| Task requirements |
Reproduce the listing below without changes, starting at the line that contains "How much distance" and continuing through the last line of the listing, with both ends included. Leave out the picture markers.

| Records from a spatial question set |

━━━━━━━━━━

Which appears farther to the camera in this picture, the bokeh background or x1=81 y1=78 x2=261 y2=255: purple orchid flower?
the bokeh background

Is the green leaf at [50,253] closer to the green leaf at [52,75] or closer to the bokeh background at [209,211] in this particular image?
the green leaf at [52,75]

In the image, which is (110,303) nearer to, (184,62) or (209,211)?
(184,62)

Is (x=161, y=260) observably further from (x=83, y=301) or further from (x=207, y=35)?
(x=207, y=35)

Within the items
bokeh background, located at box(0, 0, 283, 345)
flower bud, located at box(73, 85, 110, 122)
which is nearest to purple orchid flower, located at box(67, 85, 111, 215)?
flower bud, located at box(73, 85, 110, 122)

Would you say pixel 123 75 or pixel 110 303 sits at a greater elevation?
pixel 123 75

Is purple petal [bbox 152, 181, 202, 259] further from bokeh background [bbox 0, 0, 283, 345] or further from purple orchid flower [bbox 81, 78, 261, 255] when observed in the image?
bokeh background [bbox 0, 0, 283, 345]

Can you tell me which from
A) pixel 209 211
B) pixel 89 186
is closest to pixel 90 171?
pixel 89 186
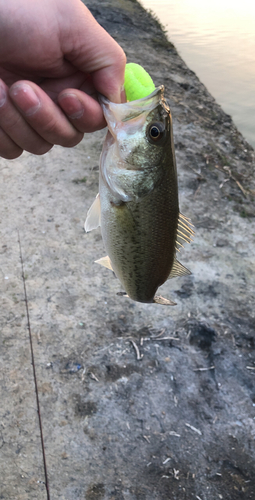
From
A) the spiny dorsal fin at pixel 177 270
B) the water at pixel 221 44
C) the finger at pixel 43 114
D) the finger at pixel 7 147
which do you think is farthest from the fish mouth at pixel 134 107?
the water at pixel 221 44

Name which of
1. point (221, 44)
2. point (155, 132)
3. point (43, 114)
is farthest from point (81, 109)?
point (221, 44)

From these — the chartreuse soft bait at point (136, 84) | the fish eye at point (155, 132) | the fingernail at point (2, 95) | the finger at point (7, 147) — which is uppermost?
the chartreuse soft bait at point (136, 84)

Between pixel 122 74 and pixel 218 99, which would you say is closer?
pixel 122 74

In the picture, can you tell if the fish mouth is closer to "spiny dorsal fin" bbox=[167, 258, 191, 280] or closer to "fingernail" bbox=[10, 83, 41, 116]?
"fingernail" bbox=[10, 83, 41, 116]

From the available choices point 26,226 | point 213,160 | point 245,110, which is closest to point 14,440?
point 26,226

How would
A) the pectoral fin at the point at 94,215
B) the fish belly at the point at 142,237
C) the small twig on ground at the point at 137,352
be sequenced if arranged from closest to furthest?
the fish belly at the point at 142,237
the pectoral fin at the point at 94,215
the small twig on ground at the point at 137,352

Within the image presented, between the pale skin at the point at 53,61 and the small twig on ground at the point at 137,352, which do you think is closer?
the pale skin at the point at 53,61

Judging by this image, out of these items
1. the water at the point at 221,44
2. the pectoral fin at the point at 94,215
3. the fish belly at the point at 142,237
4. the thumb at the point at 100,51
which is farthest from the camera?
the water at the point at 221,44

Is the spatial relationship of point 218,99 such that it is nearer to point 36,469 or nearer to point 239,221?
point 239,221

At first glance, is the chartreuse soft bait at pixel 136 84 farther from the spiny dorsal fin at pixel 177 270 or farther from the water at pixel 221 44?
the water at pixel 221 44
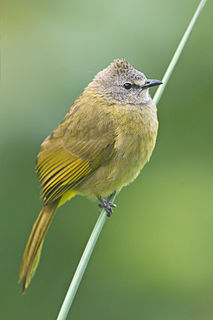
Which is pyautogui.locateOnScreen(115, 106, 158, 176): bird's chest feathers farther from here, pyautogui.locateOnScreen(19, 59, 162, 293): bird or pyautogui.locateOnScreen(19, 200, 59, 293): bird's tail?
pyautogui.locateOnScreen(19, 200, 59, 293): bird's tail

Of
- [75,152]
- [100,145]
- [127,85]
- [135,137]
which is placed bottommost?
[75,152]

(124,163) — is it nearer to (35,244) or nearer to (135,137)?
(135,137)

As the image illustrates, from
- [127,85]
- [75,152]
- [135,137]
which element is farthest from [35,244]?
[127,85]

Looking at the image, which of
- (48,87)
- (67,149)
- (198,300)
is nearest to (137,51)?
(48,87)

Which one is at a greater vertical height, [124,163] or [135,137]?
[135,137]

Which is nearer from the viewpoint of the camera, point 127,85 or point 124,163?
point 124,163
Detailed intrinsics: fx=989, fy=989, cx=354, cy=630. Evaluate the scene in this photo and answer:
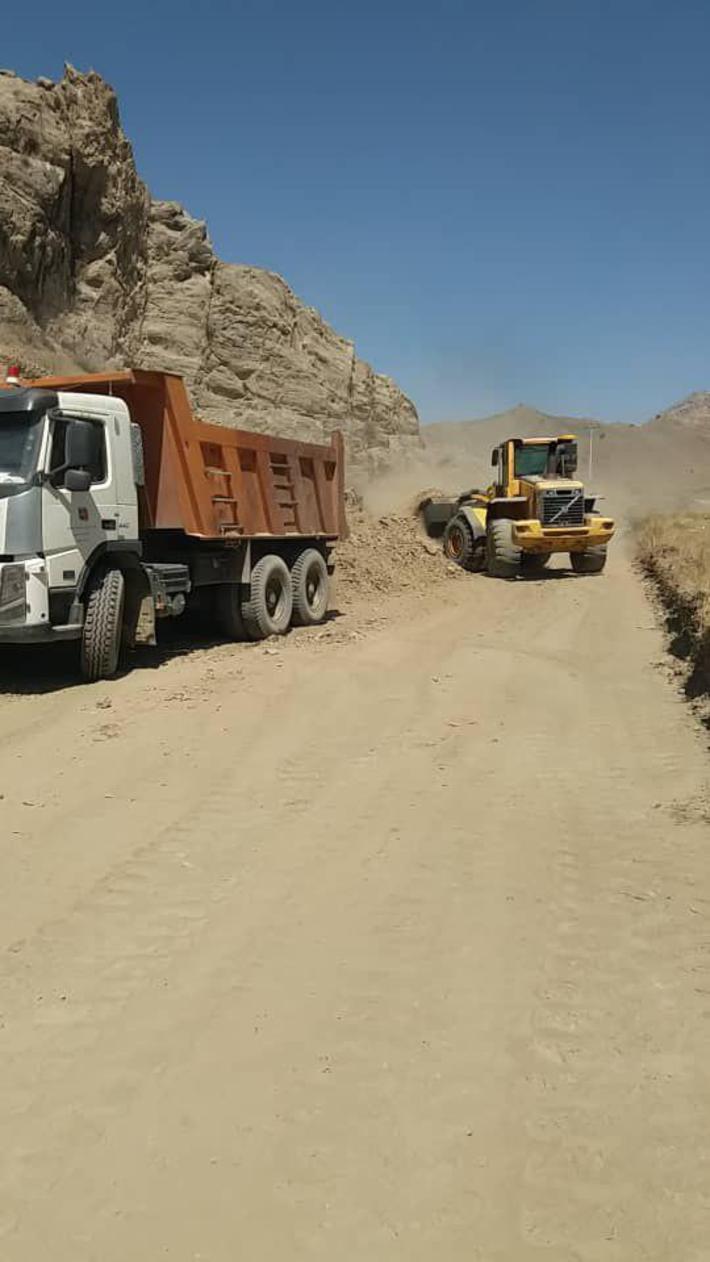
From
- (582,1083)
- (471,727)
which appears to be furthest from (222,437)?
(582,1083)

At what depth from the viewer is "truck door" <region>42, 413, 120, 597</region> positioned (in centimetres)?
846

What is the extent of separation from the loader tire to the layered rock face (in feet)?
33.8

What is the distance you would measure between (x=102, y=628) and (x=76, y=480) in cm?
133

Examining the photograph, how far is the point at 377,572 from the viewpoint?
58.3 ft

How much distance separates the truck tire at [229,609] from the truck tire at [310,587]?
131 centimetres

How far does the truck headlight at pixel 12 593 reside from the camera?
26.8 ft

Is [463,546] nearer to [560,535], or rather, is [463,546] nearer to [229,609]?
[560,535]

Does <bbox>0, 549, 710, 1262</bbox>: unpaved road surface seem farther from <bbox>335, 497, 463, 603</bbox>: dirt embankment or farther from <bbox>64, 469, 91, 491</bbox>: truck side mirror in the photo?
<bbox>335, 497, 463, 603</bbox>: dirt embankment

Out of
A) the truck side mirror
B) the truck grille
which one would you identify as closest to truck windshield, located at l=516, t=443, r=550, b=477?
the truck grille

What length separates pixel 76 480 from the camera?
27.9 ft

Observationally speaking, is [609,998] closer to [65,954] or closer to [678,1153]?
[678,1153]

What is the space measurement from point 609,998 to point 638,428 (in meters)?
147

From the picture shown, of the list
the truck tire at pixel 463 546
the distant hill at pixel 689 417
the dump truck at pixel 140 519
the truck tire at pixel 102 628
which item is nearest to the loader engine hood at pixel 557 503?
the truck tire at pixel 463 546

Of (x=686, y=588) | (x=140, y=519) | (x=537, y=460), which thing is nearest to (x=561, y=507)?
(x=537, y=460)
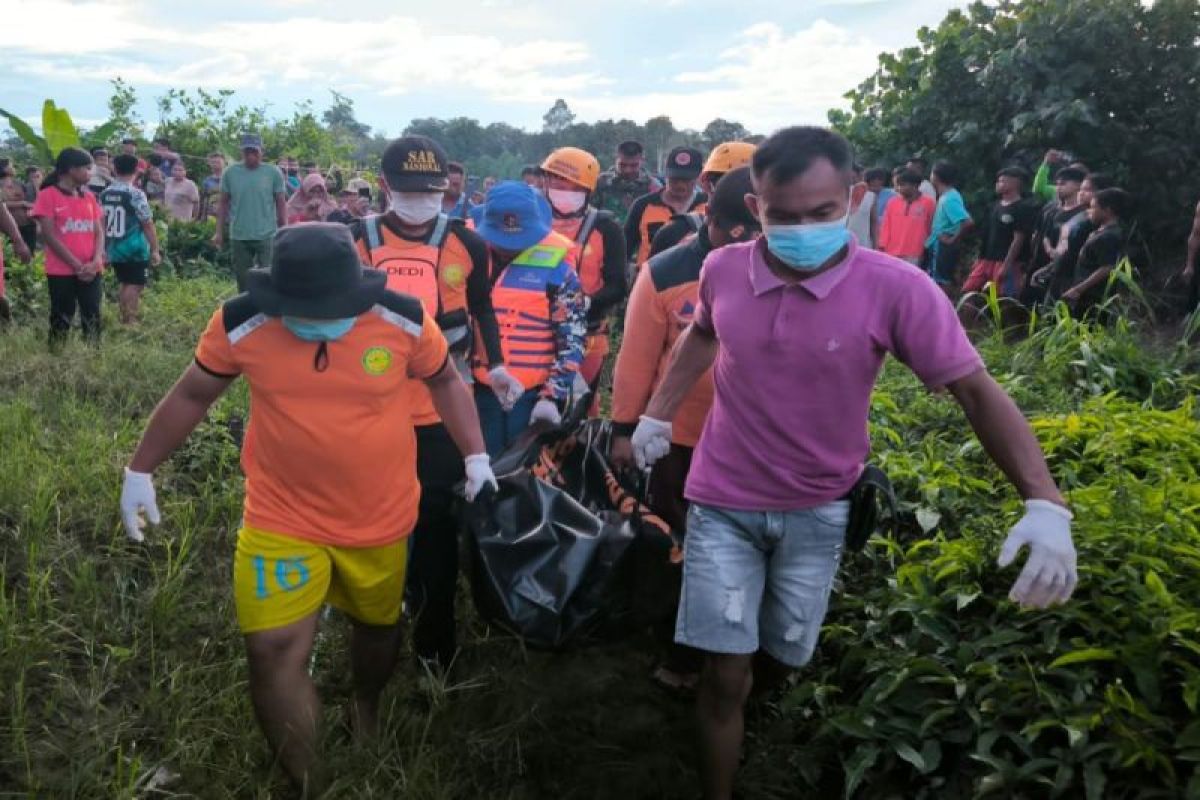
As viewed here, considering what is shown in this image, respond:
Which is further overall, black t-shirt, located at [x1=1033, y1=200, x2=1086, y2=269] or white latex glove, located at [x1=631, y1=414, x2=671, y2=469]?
black t-shirt, located at [x1=1033, y1=200, x2=1086, y2=269]

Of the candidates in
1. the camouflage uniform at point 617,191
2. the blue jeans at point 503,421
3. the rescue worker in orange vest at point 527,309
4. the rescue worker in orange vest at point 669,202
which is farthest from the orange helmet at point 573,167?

━━━━━━━━━━

| Completed task |
How much distance separates the truck tire at [229,609] from the truck tire at [310,587]?
131 centimetres

How far does the truck headlight at pixel 12 593 reside from the camera?
26.8 ft

Is [463,546] nearer to [560,535], or rather, is [463,546] nearer to [229,609]?
[560,535]

Does <bbox>0, 549, 710, 1262</bbox>: unpaved road surface seem farther from <bbox>335, 497, 463, 603</bbox>: dirt embankment or farther from <bbox>64, 469, 91, 491</bbox>: truck side mirror in the photo?
<bbox>335, 497, 463, 603</bbox>: dirt embankment

Out of
A) the truck side mirror
B) the truck grille
which one would you identify as closest to truck windshield, located at l=516, t=443, r=550, b=477?
the truck grille

What length separates pixel 76 480 from the camera?
27.9 ft

Observationally speaking, is [609,998] closer to [65,954] or closer to [678,1153]?
[678,1153]

What is the space measurement from point 609,998 to point 638,428 (in meters)?
147

From the picture shown, of the list
the truck tire at pixel 463 546
the distant hill at pixel 689 417
the dump truck at pixel 140 519
the truck tire at pixel 102 628
which item is nearest to the loader engine hood at pixel 557 503?
the truck tire at pixel 463 546

Of (x=686, y=588) | (x=140, y=519) | (x=537, y=460), which thing is nearest to (x=561, y=507)?
(x=537, y=460)
As viewed here, considering what is shown in this image, respond:
Which is further overall, black t-shirt, located at [x1=1033, y1=200, x2=1086, y2=269] or white latex glove, located at [x1=631, y1=414, x2=671, y2=469]?
black t-shirt, located at [x1=1033, y1=200, x2=1086, y2=269]

Of the candidates in
1. the camouflage uniform at point 617,191
2. the blue jeans at point 503,421
3. the rescue worker in orange vest at point 527,309
4. the rescue worker in orange vest at point 669,202
which is farthest from the orange helmet at point 573,167?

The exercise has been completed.